Bindung und Vertrauen (wieder) lernen

Trennungs- und Verlustangst hat  etwas mit Bindung zu tun. Wie sicher fühle ich mich gebunden in Beziehungen? Welche Erfahrungen habe ich in Sachen Bindung zu meinen ersten Bezugspersonen gemacht? Und wie sicher fühle ich mich in der Verbindung zu mir selbst? Dies sind einige wichtige Fragen auf denen die psychodynamische Körpertherapie basiert, mit welcher ich u.a. arbeite. Bindung spielt auch im Therapieprozess eine entscheidende Rolle. Habe ich Vertrauen zu meiner Therapeutin und fühle ich mich dort sicher? Oder ist meine Beziehung durch Misstrauen geprägt. Durch eine vertrauensvolle Zusammenarbeit und Körperübungen, in denen Berührung und Kontakt eine Rolle spielen, können positive Bindungserfahrungen gemacht werden. Dies passiert natürlich in kleinen Schritten und in Abstimmung mit dem Patienten oder der Patientin. Kontinuität und Verlässlichkeit sind ebenfalls wichtige Eigenschaften im professionellen Kontext. Die Arbeit mit dem inneren Kind gibt oftmals Aufschluss über Bedürfnisse und alte Verletzungen, die hinter der Verlustangst liegen. Dadurch, dass diese Bedürfnisse nachträglich gesehen und erfüllt werden, kann dies ebenfalls zum Wohlergehen beitragen.

 

Wann brauche ich therapeutische Hilfe?

Diese Frage muss sich letztlich jeder und jede selbst beantworten.

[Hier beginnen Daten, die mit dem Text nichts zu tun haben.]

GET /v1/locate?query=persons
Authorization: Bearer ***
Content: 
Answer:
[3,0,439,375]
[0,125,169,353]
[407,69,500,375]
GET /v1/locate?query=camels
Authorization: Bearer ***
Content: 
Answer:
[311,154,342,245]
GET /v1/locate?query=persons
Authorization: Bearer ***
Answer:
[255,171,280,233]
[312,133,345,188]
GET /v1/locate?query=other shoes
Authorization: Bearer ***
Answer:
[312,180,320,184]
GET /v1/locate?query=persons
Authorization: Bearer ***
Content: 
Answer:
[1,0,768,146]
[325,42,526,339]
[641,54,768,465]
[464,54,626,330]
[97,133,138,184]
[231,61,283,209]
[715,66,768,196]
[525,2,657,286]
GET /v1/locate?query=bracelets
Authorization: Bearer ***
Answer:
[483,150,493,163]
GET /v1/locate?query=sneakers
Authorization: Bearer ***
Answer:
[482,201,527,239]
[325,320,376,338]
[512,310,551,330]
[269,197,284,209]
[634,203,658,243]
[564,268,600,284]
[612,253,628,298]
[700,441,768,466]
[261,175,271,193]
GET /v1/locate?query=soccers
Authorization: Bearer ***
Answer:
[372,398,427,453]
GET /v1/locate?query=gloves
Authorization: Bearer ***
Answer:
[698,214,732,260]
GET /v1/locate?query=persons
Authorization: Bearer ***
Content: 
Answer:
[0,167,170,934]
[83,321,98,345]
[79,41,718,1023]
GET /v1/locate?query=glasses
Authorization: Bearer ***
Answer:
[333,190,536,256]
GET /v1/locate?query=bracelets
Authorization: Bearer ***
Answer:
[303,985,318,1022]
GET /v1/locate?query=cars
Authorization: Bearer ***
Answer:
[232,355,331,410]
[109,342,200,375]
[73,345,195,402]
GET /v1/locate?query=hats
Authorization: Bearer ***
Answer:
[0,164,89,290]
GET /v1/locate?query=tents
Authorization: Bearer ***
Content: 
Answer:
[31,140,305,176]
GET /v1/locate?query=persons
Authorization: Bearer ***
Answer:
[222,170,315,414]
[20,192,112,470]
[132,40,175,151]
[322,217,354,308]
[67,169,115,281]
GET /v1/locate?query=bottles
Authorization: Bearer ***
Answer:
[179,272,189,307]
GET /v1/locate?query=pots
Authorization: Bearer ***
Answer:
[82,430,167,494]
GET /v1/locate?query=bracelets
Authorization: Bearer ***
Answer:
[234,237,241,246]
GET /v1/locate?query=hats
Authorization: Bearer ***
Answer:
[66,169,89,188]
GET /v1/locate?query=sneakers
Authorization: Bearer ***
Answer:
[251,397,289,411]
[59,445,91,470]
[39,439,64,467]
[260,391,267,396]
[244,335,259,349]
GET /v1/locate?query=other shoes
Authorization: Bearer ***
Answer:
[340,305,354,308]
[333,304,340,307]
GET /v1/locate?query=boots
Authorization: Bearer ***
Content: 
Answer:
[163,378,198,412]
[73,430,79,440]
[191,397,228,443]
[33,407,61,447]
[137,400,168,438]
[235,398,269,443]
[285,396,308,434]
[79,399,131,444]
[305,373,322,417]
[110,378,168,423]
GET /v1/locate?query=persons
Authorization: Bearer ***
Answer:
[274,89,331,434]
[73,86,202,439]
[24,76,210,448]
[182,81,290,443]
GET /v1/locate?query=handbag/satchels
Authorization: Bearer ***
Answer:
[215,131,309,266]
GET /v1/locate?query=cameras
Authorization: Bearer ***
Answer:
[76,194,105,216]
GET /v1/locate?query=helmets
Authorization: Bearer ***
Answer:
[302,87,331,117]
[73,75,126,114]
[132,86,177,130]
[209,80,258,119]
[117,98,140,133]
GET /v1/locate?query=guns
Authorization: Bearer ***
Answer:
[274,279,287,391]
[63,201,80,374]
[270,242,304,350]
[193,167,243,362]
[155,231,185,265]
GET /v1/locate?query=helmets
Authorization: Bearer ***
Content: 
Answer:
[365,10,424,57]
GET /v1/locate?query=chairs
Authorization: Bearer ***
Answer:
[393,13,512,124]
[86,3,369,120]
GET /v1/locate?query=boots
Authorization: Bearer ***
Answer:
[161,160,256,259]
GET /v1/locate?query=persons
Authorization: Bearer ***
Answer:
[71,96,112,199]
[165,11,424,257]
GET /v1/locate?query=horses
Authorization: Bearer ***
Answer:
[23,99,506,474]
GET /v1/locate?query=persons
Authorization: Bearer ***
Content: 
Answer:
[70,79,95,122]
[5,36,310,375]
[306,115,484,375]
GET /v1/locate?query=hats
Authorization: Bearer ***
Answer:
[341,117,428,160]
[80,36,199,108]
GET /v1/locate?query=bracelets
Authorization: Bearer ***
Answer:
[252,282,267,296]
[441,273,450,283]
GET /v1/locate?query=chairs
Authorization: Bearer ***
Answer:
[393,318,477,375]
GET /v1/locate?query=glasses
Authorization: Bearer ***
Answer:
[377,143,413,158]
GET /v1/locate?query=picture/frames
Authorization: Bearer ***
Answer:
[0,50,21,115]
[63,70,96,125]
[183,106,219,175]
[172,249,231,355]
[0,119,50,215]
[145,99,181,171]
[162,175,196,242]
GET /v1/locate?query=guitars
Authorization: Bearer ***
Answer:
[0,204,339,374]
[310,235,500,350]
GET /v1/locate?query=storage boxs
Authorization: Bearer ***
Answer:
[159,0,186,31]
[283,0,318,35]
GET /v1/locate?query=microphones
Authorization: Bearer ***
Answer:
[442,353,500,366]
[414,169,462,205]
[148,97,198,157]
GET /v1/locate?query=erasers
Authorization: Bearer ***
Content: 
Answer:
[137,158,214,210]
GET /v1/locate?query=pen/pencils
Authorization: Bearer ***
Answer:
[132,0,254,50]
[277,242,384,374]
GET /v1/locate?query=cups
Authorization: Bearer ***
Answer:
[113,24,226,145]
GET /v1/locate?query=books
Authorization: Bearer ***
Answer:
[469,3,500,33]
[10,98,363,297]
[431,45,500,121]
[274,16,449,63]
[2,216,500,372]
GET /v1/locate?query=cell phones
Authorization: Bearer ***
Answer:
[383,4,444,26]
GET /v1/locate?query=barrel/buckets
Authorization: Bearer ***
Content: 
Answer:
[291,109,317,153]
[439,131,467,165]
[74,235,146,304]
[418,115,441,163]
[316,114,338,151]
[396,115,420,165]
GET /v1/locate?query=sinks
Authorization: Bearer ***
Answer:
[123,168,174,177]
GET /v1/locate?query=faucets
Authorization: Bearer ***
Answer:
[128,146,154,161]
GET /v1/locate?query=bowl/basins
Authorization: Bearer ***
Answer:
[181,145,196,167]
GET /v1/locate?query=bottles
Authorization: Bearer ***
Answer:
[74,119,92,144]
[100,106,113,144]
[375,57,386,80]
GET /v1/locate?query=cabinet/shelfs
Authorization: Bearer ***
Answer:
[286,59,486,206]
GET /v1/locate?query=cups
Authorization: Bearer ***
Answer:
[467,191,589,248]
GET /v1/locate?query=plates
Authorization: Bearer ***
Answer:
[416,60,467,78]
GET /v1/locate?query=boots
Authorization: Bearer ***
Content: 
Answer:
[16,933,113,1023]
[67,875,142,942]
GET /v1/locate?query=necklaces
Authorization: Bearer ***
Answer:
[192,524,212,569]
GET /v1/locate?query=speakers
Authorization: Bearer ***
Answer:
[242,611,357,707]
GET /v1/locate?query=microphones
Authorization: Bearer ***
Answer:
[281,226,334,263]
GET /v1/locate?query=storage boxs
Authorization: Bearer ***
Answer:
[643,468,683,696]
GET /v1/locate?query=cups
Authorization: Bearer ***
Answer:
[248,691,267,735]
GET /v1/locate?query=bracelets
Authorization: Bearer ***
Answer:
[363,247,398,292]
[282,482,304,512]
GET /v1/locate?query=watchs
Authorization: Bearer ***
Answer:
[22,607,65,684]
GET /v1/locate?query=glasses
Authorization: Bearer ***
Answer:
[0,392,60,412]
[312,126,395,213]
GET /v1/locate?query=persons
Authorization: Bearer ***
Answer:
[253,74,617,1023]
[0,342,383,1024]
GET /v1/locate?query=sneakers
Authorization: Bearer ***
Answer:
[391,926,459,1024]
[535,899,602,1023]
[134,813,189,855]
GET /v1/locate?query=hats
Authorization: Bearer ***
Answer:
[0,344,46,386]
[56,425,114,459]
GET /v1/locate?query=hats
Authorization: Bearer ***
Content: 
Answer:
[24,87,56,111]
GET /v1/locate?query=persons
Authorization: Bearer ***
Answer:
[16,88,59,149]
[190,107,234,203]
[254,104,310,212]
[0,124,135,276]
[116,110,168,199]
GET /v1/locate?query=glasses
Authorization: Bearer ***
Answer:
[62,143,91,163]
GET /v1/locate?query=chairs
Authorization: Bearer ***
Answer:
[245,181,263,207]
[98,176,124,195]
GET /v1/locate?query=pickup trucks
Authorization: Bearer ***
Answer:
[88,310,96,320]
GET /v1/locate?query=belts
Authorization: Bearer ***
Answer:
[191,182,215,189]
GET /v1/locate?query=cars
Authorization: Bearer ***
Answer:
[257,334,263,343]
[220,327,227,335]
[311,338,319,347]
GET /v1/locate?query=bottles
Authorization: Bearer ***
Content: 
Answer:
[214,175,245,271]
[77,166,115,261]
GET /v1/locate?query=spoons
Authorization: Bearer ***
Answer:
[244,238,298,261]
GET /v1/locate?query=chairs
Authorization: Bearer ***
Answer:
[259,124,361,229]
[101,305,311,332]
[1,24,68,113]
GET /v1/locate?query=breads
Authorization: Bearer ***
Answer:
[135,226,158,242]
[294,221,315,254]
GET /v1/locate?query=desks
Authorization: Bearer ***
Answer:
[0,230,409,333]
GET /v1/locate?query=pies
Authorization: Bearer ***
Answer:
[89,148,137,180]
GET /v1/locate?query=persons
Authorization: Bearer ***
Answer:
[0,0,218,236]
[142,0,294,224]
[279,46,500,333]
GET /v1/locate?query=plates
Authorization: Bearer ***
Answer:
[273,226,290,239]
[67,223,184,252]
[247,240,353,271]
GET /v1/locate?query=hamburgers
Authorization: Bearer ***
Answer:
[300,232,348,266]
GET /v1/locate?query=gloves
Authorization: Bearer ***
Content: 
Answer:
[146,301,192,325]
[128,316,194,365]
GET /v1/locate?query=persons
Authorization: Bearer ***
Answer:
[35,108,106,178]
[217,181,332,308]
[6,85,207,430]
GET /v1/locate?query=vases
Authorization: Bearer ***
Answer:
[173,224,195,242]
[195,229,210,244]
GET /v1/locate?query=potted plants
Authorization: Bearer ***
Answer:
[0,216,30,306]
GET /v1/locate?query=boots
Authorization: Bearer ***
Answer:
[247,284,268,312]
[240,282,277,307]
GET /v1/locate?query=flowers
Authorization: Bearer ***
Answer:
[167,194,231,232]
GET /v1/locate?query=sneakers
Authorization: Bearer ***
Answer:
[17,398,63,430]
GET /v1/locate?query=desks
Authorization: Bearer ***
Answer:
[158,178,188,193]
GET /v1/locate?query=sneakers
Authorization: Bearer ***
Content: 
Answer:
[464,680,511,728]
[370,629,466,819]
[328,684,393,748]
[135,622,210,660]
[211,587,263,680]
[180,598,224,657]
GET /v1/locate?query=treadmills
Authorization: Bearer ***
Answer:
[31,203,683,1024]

Ob nun eine Verlustangststörung vorliegt oder meine Ängste allein zu sein oder mir die Sorge, einen meiner Lieben zu verlieren mir immer wieder begegnet. Entscheidend ist der Leidensdruck, der für mich oder auch für mein Umfeld entsteht. Die Entscheidung sich professionelle Hilfe zu suchen, sollte immer aus der eigenen Motivation heraus entstehen und dem Wunsch etwas zu verändern. Wenn mich die Ängste zu sehr in meiner Lebensqualität einschränken, ist vielleicht die richtige Zeit für eine Unterstützung. Es muss nicht immer eine Diagnose vorliegen.